Elucidation of the local structure of active titanium(iv) sites on silica-based phase-boundary catalysts for alkeneepoxidation with aqueous hydrogen peroxide

Abstract

Structural and functional aspects of active titanium sites for phase boundary catalytic (PBC) epoxidation of 1-octene with hydrogen peroxide (H₂O₂) were investigated in detail using X-ray absorption fine structure (XAFS) analysis and ultraviolet and visible-light diffuse reflectance (UV-Vis-DR) spectroscopy. By analysis of the Ti K-edge X-ray absorption near edge fine structure (XANES) spectra of several titanium-loaded silica catalysts, the ratio of the amount of 4-coordinated titanium oxide (T_tet) to that of a 6-coordinated one (T_oct) was determined.
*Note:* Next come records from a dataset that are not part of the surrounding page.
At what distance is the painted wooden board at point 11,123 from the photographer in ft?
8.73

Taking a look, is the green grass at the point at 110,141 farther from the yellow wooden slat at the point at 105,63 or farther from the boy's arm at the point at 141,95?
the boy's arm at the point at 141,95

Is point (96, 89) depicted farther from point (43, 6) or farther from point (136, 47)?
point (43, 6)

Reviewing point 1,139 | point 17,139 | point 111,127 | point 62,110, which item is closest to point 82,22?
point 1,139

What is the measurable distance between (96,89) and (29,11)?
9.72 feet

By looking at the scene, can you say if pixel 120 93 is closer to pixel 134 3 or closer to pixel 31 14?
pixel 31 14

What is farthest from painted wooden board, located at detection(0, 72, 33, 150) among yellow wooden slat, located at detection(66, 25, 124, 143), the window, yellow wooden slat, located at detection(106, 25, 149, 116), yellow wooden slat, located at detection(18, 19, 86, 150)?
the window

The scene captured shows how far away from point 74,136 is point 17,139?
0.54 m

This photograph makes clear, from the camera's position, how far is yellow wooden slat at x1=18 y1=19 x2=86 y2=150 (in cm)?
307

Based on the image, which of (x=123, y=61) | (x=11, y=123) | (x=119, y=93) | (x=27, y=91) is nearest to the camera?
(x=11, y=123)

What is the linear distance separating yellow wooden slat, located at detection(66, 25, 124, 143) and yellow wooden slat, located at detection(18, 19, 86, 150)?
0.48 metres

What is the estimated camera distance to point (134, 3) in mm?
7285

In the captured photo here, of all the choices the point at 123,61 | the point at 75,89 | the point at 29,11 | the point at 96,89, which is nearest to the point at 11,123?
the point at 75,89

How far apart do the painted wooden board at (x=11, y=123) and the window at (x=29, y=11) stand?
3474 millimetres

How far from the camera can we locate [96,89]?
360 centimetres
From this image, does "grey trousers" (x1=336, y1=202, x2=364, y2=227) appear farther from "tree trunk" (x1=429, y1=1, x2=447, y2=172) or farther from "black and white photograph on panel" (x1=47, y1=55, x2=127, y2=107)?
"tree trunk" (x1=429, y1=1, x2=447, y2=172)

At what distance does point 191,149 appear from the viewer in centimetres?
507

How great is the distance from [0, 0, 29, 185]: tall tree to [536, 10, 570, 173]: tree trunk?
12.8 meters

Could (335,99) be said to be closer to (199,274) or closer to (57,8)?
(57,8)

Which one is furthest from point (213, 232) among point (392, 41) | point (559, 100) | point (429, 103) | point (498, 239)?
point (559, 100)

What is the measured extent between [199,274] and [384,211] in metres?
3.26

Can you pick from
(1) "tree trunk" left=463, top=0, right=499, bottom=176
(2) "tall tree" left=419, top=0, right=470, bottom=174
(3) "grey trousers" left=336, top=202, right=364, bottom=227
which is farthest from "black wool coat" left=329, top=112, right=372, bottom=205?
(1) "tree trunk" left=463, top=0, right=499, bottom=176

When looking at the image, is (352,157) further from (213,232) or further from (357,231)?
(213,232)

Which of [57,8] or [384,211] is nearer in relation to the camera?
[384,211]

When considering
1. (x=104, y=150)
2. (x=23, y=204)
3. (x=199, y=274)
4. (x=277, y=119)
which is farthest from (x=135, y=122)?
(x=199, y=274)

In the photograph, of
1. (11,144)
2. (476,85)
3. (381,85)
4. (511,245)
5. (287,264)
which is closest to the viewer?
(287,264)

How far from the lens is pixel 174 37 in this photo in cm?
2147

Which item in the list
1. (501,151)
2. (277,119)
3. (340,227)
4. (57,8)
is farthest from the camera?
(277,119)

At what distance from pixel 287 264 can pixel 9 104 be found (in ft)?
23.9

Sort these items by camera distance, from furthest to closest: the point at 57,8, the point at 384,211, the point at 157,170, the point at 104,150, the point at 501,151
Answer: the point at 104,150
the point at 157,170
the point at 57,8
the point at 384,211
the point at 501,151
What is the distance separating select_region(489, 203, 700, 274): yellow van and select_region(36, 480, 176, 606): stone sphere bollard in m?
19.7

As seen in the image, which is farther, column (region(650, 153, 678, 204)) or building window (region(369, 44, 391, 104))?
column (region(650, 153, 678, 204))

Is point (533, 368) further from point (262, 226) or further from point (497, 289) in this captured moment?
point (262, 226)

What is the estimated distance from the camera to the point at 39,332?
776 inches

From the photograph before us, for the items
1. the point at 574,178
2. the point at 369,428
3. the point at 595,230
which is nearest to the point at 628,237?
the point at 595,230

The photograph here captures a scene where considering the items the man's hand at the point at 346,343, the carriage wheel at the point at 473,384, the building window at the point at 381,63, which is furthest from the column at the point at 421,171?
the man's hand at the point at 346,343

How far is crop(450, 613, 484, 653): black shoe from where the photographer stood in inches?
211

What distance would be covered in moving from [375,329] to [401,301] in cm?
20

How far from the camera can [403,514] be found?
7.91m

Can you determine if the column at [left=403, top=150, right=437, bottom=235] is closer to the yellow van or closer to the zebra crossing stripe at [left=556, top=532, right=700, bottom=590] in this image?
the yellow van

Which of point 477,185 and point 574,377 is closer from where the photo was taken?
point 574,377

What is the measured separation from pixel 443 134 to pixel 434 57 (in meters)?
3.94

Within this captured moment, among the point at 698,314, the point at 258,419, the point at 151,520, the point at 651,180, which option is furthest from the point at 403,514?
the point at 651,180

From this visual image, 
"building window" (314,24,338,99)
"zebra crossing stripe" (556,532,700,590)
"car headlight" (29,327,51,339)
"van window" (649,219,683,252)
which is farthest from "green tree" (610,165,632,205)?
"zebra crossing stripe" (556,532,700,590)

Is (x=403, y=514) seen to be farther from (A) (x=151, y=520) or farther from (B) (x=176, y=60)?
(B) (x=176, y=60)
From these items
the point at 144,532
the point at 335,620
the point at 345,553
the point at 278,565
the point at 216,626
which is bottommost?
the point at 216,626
Monotonic increments of catalytic activity for epoxide production and efficiency of H₂O₂ utilization with the ratio T_tet/(T_tet + T_oct) revealed that the highly active catalysts mainly include T_tet but not T_oct. UV-Vis-DR spectra of samples with external surfaces partially covered with alkylsilyl groups indicated that there are at least two kinds of T_tet sites with different ligands. One site anchors an acidic hydroxyl (T_tet(OH)), giving absorption centered at the wavelength of ca. 230 nm and the other, exhibiting an absorption peak at the wavelength of ca. 210 nm, is directly attached to an alkylsilyl group (T_tet(OSiR)) formed via reaction of an acidic hydroxy of T_tet(OH) with an alkylsilane reagent. Since the catalysts have both an alkylsilyl-grafted hydrophobic surface and a hydroxy-terminated hydrophilic surface, it is postulated that the former is located on both hydrophilic (T_tet(OH,w)) and hydrophobic (T_tet(OH,o)) surfaces and the latter, T_tet(OSiR), exists only on the hydrophobic surface. From analyses of catalytic activities of several catalysts with different distributions of these T_tet sites, both T_tet(OH,o) and T_tet(OSiR) sites on the hydrophobic surface were proved to be active, while T_tet(OH,w) on the hydrophilic surface did not work for the present PBC system. Among the sites on the hydrophobic surface, moreover, it was found that a T_tet(OSiR) site acted as a more effective site for selective epoxidation when compared with T_tet(OH,o), which induced ring-opening of epoxide to give a by-product, 1,2-octanediol.